A segunda história, onde o mistério toma o centro da narrativa, é onde o filme se desencontra mais, ainda que o sobrenatural e o assombro sejam especialidades de Rojas. Com a morte de seu pai, Flávia (Mirella Façanha) se muda com a namorada para a fazenda que herdou, para construir uma vida mais conectada à terra. Lá ela busca entender como era a vida do pai e é surpreendida com eventos inexplicados. Apesar da atmosfera interessante, não fica claro qual a função das sugestões paranormais, nem como as personagens se sentem a respeito disso. Qual é o problema com a terra? É a exploração do solo com a soja? O que o espírito do pai (ou do mato) está tentando comunicar?
Cidade; Campo tem todo o direito de ser elusivo no que articula em relação ao sobrenatural (ou a qualquer coisa), e é até esperado que renegue uma certa funcionalidade quando tira suas personagens de ambientes de conforto e escolhe o tatear. Mas organizar o filme como um díptico - primeiro campo-cidade, depois cidade-campo - acaba sugerindo uma estrutura mais fechada e didática do que Rojas parece disposta a assumir. Ainda assim, a segunda história proporciona dois momentos memoráveis: uma sequência de dança misturada com movimentos do cotidiano agrícola (os ecos de Sinfonia da Necrópole, agora tirados da urbanidade) e uma serenata cafona e sensual ao som de Leonardo. Não é surpresa - vencedora de melhor direção na mostra Encounters do Festival de Berlim pelo trabalho em Cidade; Campo, Rojas mantém um trabalho estiloso com sequências muito potentes.

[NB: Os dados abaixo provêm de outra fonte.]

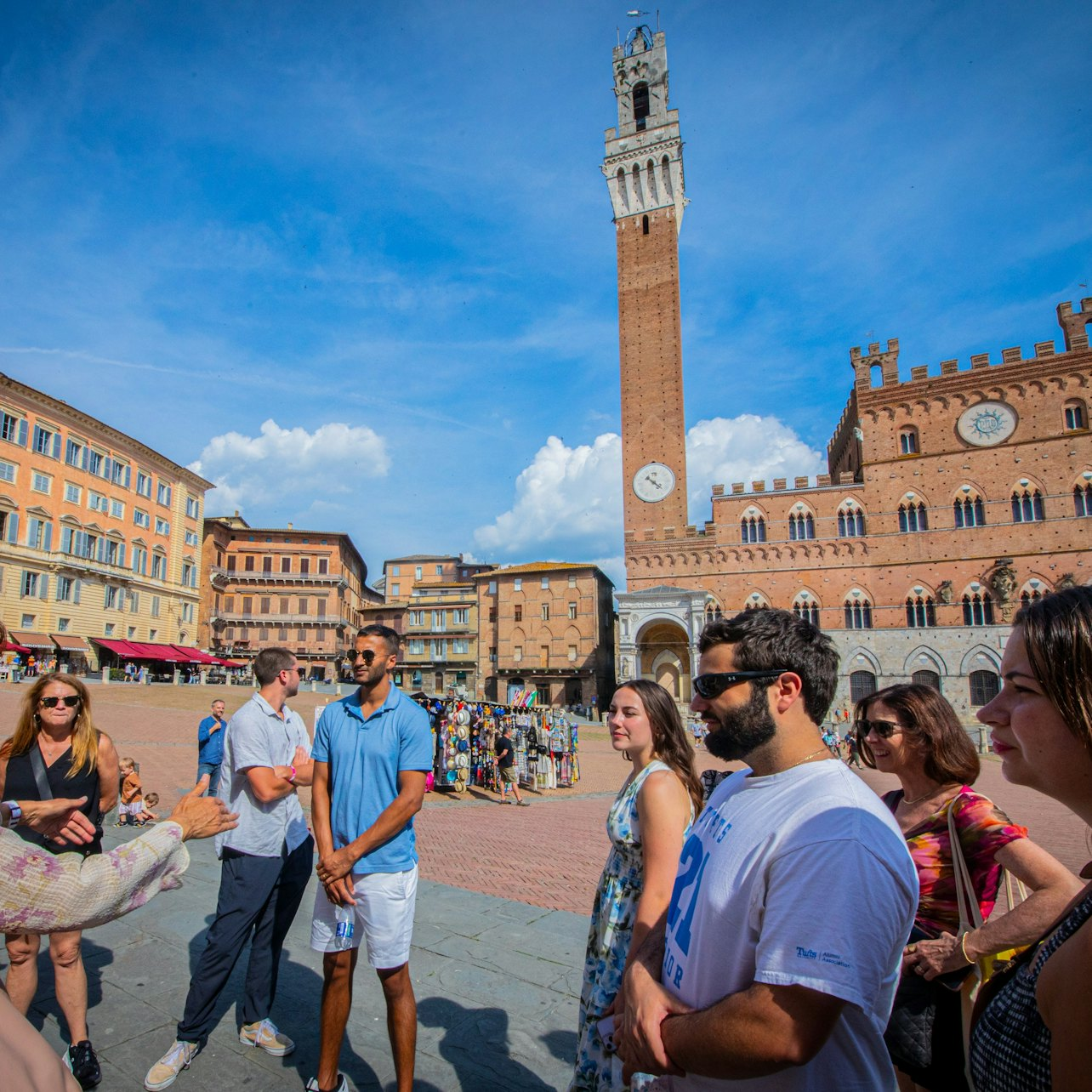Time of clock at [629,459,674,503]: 4:21
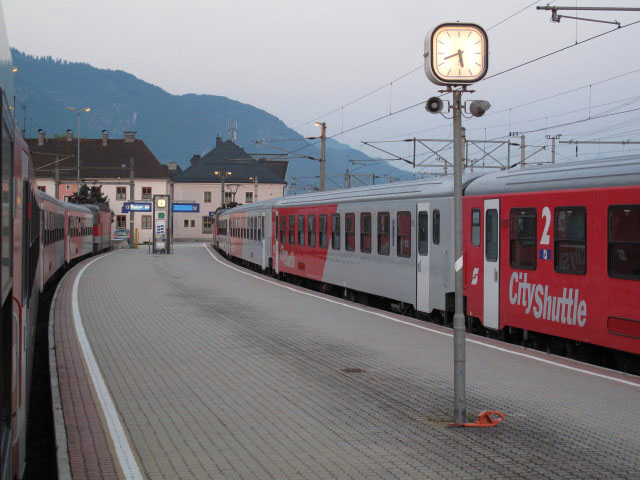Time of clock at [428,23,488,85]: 5:41
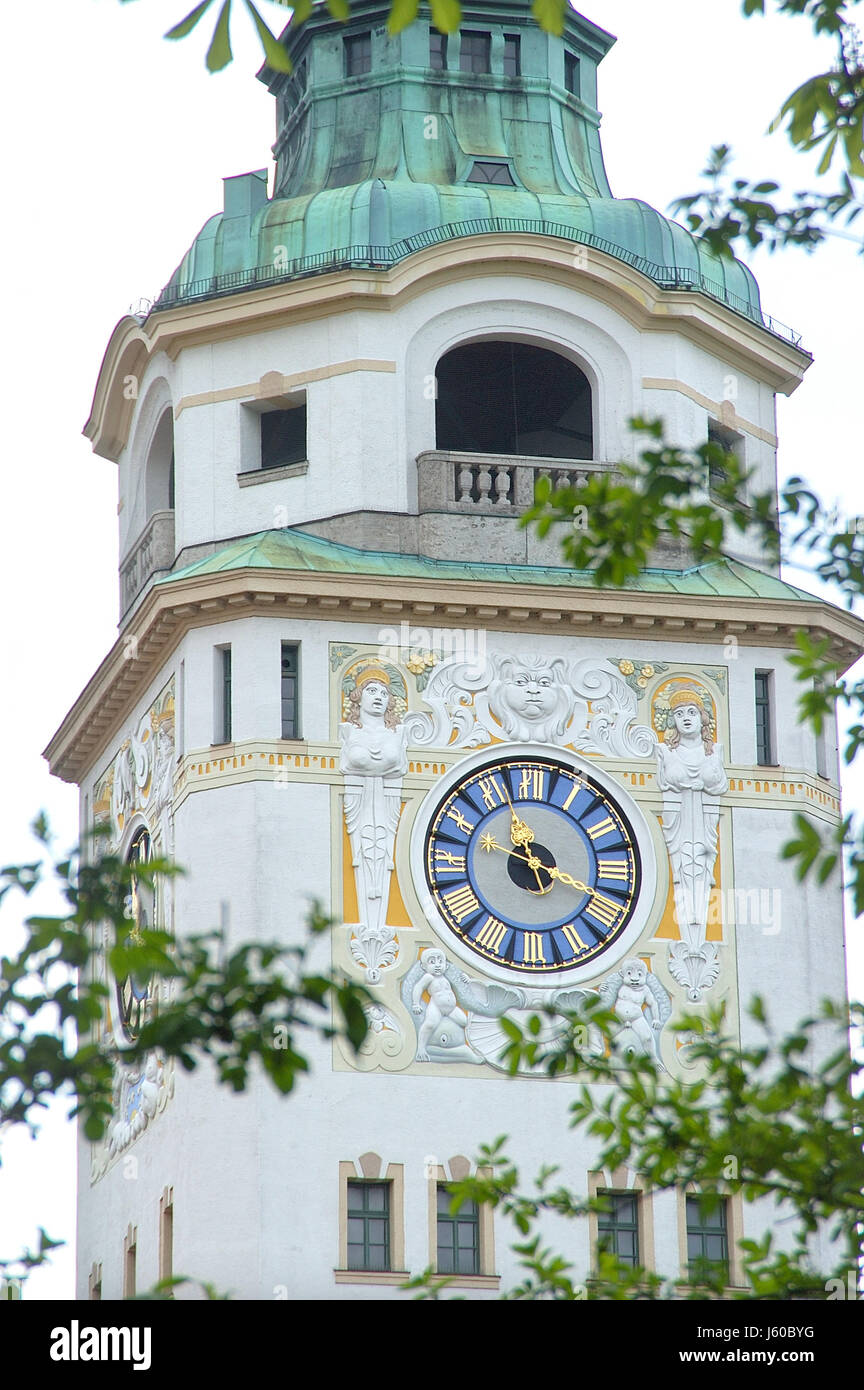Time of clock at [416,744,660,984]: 11:18
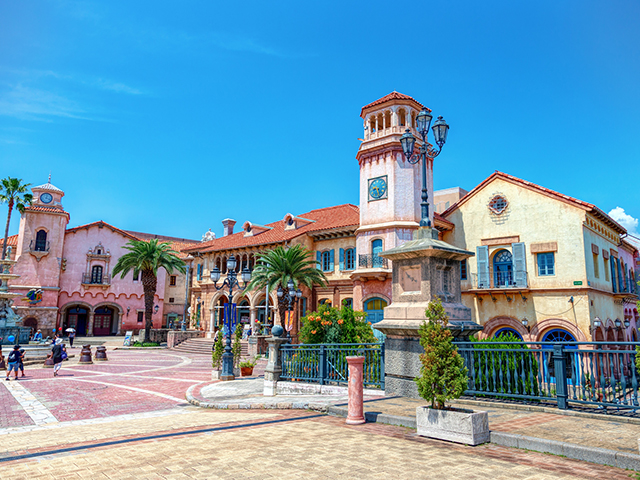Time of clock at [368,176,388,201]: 9:27
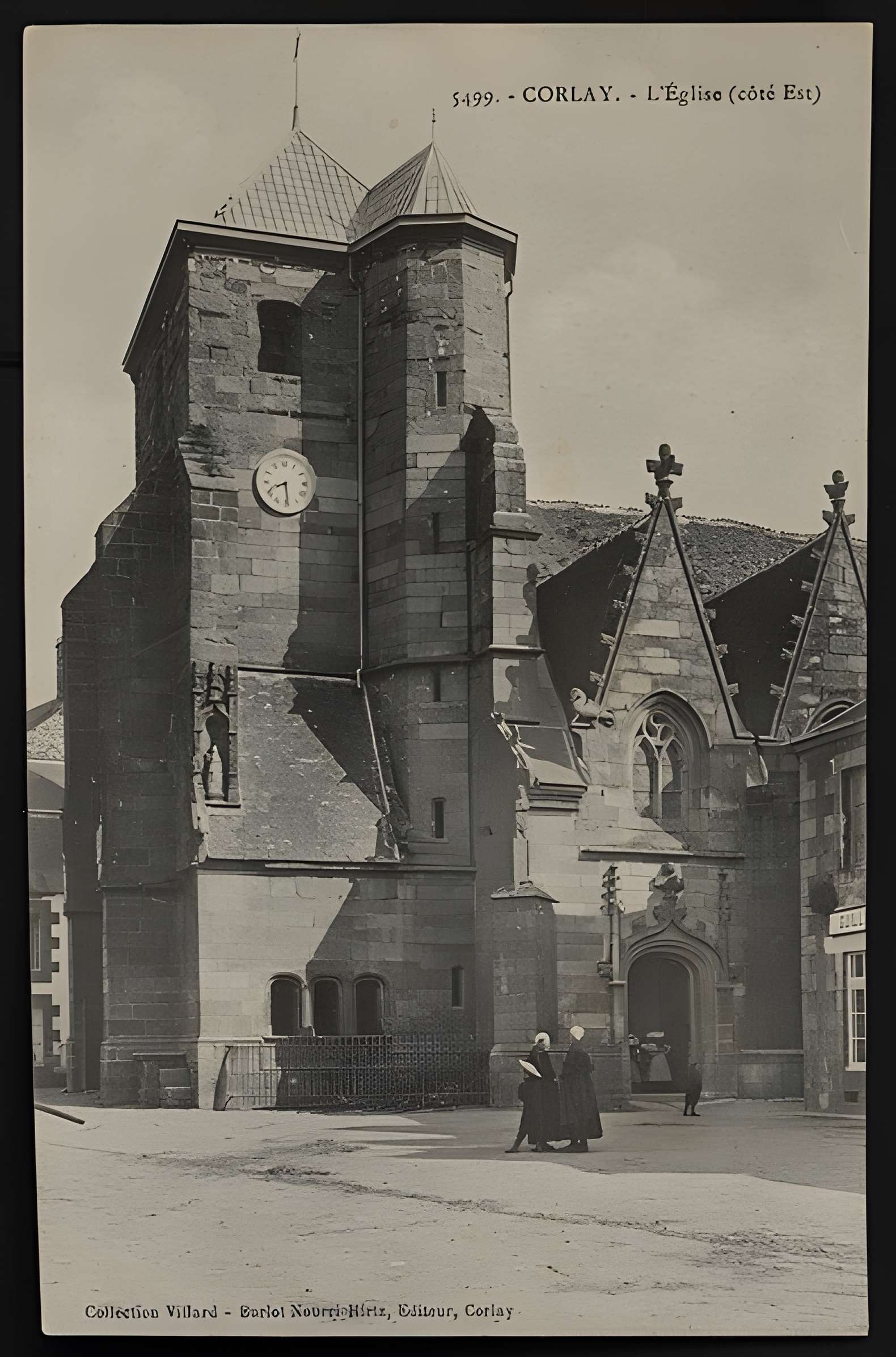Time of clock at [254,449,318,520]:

No fim das contas, o longa aborda temas interessantes e trabalha para investigar o modo como as pessoas precisam se conectar umas com as outras para sobreviver em qualquer lugar. Ironicamente, porém, a estrutura em duas histórias separadas acaba resultando em um distanciamento, transformando o filme em um joguinho de “qual história me agradou mais?". É uma escolha pelo episódico que, para além de não complementar muito na anteposição, se prova até antitética à proposta do filme.